Several clinical studies have indicated that gastric emptying is delayed in patients with Roux-en-Y biliary diversion with vagotomy. In order to determine whether Roux-en-Y diversion without vagotomy also induces delayed gastric emptying, we have compared the effect of gastrectomy without vagotomy with either Billroth II or Roux-en-Y anastomosis on gastric emptying of a liquid and solid meal in 22 peptic ulcer patients.
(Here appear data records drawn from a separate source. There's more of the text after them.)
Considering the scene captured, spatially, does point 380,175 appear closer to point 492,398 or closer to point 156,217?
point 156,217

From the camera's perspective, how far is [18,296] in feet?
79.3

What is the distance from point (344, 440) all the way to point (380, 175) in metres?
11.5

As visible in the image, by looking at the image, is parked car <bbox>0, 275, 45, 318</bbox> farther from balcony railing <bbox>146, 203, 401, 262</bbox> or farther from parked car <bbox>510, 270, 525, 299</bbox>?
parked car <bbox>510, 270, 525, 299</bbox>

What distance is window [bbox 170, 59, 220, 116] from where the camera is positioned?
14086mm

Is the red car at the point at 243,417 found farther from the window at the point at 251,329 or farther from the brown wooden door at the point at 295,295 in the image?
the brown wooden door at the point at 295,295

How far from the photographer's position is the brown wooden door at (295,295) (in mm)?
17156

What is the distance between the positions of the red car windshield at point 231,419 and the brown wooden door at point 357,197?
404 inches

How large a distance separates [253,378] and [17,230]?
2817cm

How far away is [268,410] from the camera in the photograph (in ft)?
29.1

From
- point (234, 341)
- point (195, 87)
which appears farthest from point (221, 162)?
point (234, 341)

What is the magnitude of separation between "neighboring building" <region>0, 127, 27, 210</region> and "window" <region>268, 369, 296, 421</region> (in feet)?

The emptying half-times (t1/2) for solid food were not significantly different, 54; 24-122 min (median and range) in the 11 patients with Billroth II gastrectomy, 68; 44-189 min in the 11 patients with Roux-en-Y gastrectomy, and 83; 27-114 min in 11 normal control subjects. ⋯ The t1/2's for the fluid meal were similar, 7; 4-49 min after Billroth II gastrectomy, 8; 4-32 min after Roux-en-Y gastrectomy, and 9; 3-20 min in the control subjects. In all subjects the lag phase for the fluid meal was very short, ranging from 0 to 3 min. It is concluded that Roux-en-Y diversion per se does not delay gastric emptying in man.